» **Exercise requirements**: Copy out everything from the line containing "How much distance" down through the end of the records, keeping each line unchanged.

___ Data lines

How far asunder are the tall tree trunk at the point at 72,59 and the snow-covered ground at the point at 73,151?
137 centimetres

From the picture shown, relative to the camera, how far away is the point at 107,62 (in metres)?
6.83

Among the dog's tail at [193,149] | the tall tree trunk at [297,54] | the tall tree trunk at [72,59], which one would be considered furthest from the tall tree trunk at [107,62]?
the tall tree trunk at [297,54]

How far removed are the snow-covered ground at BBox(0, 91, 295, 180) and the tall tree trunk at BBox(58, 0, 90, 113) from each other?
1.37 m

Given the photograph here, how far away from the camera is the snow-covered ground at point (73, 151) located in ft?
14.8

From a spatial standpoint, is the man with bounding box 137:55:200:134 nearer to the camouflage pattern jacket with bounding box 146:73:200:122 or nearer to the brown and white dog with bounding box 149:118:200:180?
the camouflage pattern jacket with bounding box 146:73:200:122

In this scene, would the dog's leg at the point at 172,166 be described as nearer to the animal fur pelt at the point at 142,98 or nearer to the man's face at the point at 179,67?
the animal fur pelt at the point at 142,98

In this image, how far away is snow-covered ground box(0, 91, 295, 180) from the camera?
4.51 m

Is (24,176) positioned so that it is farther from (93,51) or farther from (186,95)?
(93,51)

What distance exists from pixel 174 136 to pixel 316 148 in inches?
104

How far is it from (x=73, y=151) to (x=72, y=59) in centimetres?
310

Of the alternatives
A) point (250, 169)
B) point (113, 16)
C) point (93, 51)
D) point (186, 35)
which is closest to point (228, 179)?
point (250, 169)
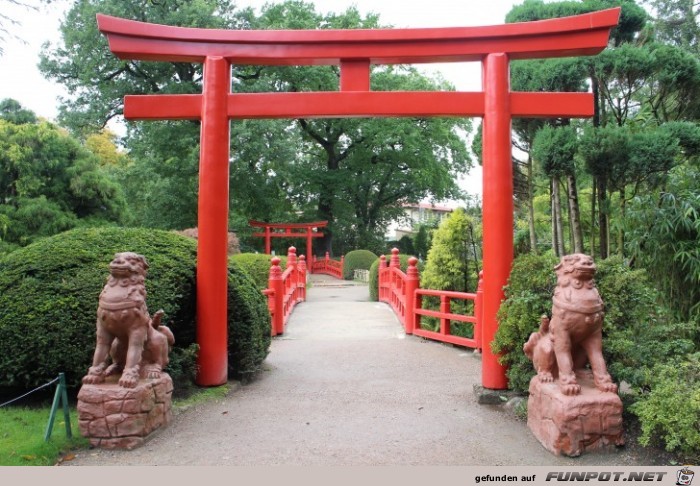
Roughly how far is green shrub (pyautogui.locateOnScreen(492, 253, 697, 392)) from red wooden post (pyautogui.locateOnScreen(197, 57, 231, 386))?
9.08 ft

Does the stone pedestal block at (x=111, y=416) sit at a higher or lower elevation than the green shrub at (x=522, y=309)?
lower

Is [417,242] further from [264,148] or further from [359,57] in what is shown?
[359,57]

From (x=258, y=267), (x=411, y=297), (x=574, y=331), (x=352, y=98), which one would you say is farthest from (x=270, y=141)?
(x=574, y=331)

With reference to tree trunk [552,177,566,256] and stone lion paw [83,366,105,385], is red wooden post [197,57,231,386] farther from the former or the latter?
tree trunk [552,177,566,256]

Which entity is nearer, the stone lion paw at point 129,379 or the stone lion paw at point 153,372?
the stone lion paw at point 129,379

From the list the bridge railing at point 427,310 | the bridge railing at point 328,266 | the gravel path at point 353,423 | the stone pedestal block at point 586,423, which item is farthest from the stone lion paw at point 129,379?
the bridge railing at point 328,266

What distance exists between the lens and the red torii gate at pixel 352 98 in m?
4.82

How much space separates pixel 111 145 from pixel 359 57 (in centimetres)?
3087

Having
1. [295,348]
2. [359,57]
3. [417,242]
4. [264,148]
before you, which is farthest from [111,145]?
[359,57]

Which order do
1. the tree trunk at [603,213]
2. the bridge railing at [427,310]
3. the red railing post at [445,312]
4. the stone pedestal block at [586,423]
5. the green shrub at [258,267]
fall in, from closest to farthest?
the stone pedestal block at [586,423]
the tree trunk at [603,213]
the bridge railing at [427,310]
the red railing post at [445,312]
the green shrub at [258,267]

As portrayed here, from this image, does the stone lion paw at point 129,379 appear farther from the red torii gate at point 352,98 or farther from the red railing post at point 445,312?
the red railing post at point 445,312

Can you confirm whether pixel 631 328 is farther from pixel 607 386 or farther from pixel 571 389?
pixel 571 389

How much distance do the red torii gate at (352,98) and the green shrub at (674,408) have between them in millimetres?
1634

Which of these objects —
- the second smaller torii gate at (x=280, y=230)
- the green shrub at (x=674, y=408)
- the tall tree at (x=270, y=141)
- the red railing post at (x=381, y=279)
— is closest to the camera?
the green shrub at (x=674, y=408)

______

» **Problem solution**:
How much distance do the red torii gate at (352,98) and the green shrub at (674,408) have between them in millimetres?
1634

Which of these objects —
- the second smaller torii gate at (x=280, y=230)
- the green shrub at (x=674, y=408)
- the tall tree at (x=270, y=141)
- the red railing post at (x=381, y=279)
— is closest to the camera?
the green shrub at (x=674, y=408)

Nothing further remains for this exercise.